Hamburg ist die Heimat weltweit anerkannter Unternehmen der Medizintechnik. So hat sich Philips mit seinem zentralen Forschungs-, Produktions- und Vertriebsstandort der Sparte Healthcare in Fuhlsbüttel etabliert, wo es bereits 1927 die Firma Röntgenmüller übernahm. Bis heute zählen hier bildgebende Systeme, Apparate zur Patientenüberwachung sowie Notfallgeräte zu den inhaltlichen Schwerpunkten des Unternehmens. Im Bereich der Großgeräte für Medizintechnik zählt Philips zum Trio der Weltmarktführer. Mit der Olympus Europe Holding hat ein weiterer Global Player seinen Sitz in der Hansestadt. Auf dem Sektor der Medizintechnik ist er auf Endoskope für Diagnose und Therapie sowie Mikroskopiesysteme spezialisiert.

Bei kleinen Wehwehchen kommen auf allen Kontinenten die Produkte der Beiersdorf AG zum Einsatz. Den ersten Wundschnellverband der Welt meldete der Apotheker Paul Carl Beiersdorf schon 1882 zum Patent an. Einen großen Teil ihrer Forschungsarbeit betreibt die Beiersdorf AG am Stammsitz in Hamburg, wo 2004 das internationale Zentrum für Forschung und Entwicklung in Betrieb genommen wurde. Mit seinen 450 Wissenschaftlern und einem jährlichen Budget von rund 150 Millionen Euro gilt es als eines der bedeutendsten Hautforschungszentren weltweit.

Auch die Revolutionierung der Klinikhygiene hat ihren Ausgangspunkt in Hamburg: Mit dem Händedesinfektionsmittel Sterillium entwickelte die Bode Chemie GmbH in Stellingen ein Hochleistungsprodukt, das seinen Siegeszug 1965 antrat. Als einer der führenden Hersteller in Europa produziert das Unternehmen heute mehr als 400 Produkte zur Desinfektion, Reinigung, Pflege und Hautantiseptik.

Um auch weiterhin wissenschaftlich gesicherte und innovative Problemlösungen anzubieten, gründete das Unternehmen vor zwei Jahren das Bode Science Center, ein Kompetenzzentrum, das Wissenschaft und Praxis im Infektionsschutz zusammenführt. "Wie in 2012 erwarten wir auch in 2013 ein deutliches Umsatzwachstum", sagt Bode-Geschäftsführer Dr. Roland Knieler. "Als Hersteller von Desinfektionsmitteln profitieren wir von einem weltweit steigenden Hygienebewusstsein in Gesundheitseinrichtungen. Wir stehen zum Standort Hamburg und werden weiter kräftig investieren."
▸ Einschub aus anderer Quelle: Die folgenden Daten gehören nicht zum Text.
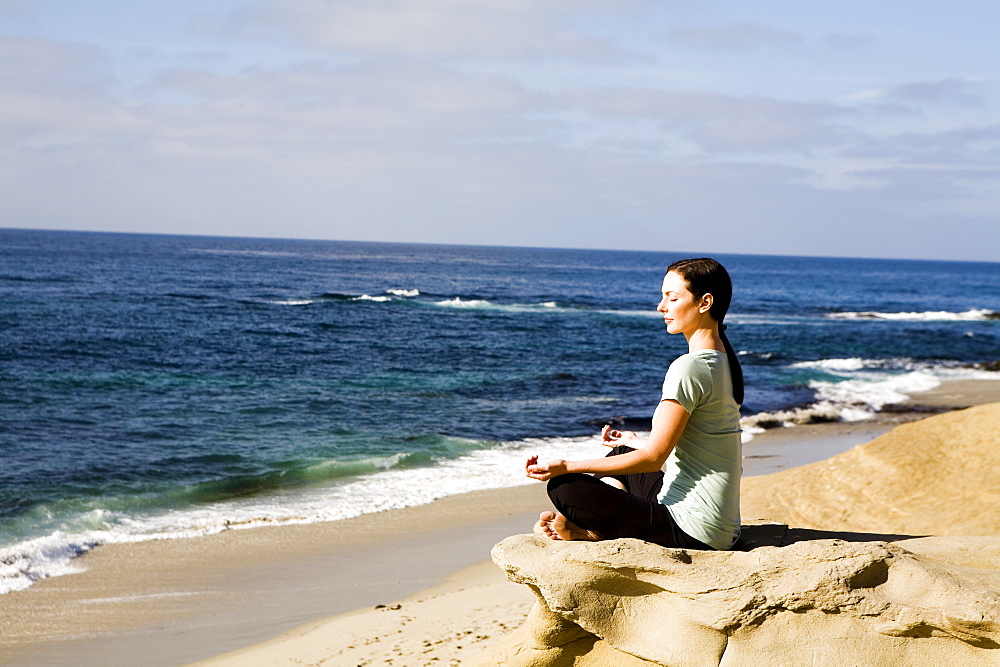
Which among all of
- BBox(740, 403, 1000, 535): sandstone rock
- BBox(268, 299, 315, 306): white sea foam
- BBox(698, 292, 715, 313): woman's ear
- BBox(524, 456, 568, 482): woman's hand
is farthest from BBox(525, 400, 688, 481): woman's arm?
BBox(268, 299, 315, 306): white sea foam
Ob in akademischen oder industriellen Forschungslaboren - Wissenschaftler und Laboranten in aller Welt arbeiten und forschen mit Gerätschaften aus der Hamburger Eppendorf AG. Mit der Entwicklung und Produktion von Pipetten, Zentrifugen und Reaktionsgefäßen erzielte das Unternehmen 2012 erstmals einen Umsatz von mehr als 500 Millionen Euro. Eine kontinuierliche Weiterentwicklung des Produktportfolios soll auch während des laufenden Geschäftsjahres im Mittelpunkt der Aktivitäten stehen.

Ein wichtiger Faktor für den Erfolg der Branche ist die Forschungsinfrastruktur der Stadt, die mit dem Universitätsklinikum Eppendorf (UKE), dem Heinrich-Pette-Institut für Experimentelle Virologie und Immunologie oder dem Institut für Hormon- und Fortpflanzungsforschung zum großen Teil an der Universität Hamburg angesiedelt sind. Das Deutsche Elektronen-Synchrotron Desy in der Helmholtz-Gemeinschaft liefert mit seiner Arbeit Beiträge zur Strukturaufklärung von Biomolekülen und schafft damit Grundlagen für neue Therapieentwicklungen. Und das traditionelle Bernhard Nocht-Institut für Tropenmedizin genießt als Nationales Referenzzentrum für tropische Erreger Weltruf.

Ihren Studierenden bietet die Universität Hamburg das interdisziplinär ausgerichtete Studienfach "Molecular Life Science"; an der Fakultät Life Sciences der HAW studieren künftige Experten für Biotechnologie, Gesundheitswissenschaften sowie Medizintechnik und an der TU in Harburg werden unter anderem Bioverfahrenstechniker ausgebildet. "Trotz der Breite der Lehre und zum Teil auch akademischen Forschung zählt Hamburg im internationalen Maßstab nicht als Life Science-Hotspot", beklagt Dr. Dirk Ehlers, Vorstandsvorsitzender der Eppendorf AG. "Erst eine weitere Stärkung von Profil und Visibilität der Hochschullandschaft, zusammen mit der Ausweisung von Flächen für Ansiedlungen und Cluster-Bildung könnte es Hamburg ermöglichen, noch mehr Wachstumsimpulse aus dieser auch global wachsenden Branche zu beziehen."